• **Request**
Print the data below unchanged, starting at the line that contains "Given what is" and ending at the end of the data, with both ends included.

• **Records of spatial reasoning questions**
* Begin *

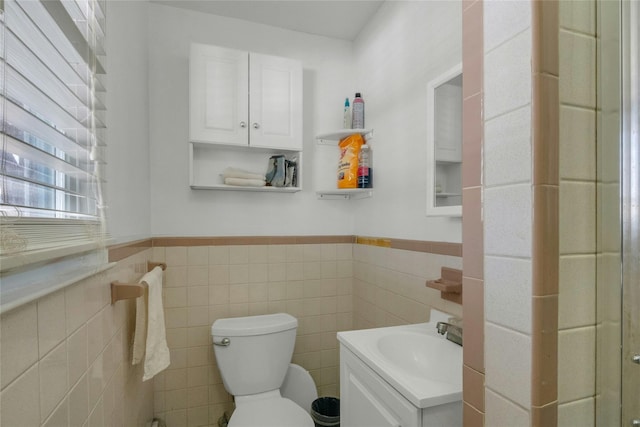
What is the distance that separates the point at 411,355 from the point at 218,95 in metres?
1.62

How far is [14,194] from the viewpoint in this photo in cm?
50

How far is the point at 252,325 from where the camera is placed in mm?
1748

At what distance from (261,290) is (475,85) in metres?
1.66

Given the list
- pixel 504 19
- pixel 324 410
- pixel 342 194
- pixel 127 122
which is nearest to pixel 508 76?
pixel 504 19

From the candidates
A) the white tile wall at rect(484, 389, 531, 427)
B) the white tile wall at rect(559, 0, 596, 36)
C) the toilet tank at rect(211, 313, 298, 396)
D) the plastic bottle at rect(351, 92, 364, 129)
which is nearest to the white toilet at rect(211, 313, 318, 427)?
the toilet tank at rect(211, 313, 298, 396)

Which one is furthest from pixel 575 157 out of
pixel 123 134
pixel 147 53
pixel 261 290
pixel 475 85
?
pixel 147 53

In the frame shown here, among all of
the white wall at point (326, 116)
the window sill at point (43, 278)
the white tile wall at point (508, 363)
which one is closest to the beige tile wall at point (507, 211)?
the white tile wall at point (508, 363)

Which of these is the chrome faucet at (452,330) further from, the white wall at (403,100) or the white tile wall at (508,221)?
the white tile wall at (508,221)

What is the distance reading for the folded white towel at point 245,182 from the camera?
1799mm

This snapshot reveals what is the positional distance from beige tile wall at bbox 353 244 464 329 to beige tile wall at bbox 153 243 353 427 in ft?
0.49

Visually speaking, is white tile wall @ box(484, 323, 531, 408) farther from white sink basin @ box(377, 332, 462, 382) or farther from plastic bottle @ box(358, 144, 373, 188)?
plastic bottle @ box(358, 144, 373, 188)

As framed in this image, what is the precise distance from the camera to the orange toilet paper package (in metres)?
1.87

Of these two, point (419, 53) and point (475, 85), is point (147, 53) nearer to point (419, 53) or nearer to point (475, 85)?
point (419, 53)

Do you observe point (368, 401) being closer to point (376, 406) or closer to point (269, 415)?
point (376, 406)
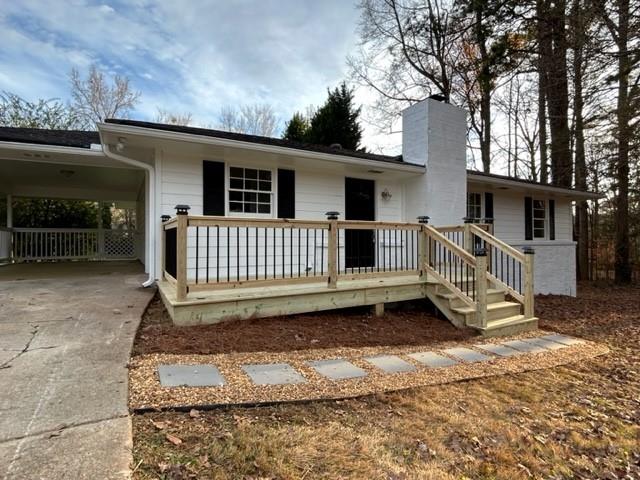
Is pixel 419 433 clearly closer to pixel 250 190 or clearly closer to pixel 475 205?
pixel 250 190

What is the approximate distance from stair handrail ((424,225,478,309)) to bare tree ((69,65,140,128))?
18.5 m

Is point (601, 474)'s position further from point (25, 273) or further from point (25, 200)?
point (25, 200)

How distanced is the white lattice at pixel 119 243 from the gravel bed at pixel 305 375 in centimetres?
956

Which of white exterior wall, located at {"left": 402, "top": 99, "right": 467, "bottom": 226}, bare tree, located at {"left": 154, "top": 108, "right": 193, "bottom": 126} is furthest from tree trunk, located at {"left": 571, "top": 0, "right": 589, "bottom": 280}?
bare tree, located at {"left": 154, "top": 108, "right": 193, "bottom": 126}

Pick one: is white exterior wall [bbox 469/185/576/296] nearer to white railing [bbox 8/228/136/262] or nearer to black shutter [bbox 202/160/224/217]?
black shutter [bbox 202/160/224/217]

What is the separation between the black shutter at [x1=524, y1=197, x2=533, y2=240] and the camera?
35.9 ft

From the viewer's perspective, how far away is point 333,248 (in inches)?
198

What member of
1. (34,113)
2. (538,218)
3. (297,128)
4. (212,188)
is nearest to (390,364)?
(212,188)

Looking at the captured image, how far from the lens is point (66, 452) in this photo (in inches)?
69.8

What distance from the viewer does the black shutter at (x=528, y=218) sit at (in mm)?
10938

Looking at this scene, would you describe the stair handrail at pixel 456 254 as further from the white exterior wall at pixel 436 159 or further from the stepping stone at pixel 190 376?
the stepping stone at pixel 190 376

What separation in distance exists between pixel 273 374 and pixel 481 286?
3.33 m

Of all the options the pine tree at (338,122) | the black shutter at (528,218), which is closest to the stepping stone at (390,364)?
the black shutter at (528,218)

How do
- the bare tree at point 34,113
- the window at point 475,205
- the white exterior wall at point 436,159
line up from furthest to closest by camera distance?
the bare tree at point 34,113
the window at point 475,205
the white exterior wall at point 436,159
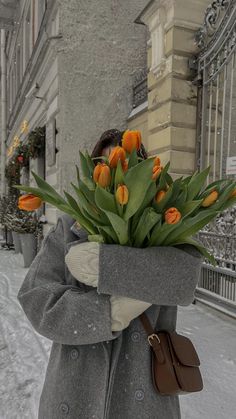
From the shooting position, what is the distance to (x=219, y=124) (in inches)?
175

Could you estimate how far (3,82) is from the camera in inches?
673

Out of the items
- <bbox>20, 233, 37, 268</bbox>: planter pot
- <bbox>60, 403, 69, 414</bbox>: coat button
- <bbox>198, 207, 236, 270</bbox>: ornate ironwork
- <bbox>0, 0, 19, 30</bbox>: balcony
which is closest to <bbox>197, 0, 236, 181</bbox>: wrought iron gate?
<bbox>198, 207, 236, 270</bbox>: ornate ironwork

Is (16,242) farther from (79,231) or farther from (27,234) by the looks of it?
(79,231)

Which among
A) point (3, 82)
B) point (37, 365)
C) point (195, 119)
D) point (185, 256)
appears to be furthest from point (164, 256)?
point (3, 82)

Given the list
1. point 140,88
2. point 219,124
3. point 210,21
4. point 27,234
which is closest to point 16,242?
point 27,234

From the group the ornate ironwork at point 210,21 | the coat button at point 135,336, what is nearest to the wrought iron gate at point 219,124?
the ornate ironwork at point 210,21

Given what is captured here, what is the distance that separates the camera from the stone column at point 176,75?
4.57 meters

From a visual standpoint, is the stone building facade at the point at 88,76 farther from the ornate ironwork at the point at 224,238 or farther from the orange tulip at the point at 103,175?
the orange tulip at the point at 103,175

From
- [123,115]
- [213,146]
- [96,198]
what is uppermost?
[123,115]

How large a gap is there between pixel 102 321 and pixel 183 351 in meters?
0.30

* End *

• **Worked answer**
Given what is captured here, what is the distance that separates the camera from the stone column at point 176,75?
4.57 meters

From a visual standpoint, is the stone building facade at the point at 88,76 farther from the ornate ironwork at the point at 224,238 or farther from the orange tulip at the point at 103,175?
the orange tulip at the point at 103,175

From
- [123,115]
- [213,146]
- [96,198]
what is uppermost?
[123,115]

How large a gap is there between pixel 102 321 and pixel 183 351 in meters?
0.30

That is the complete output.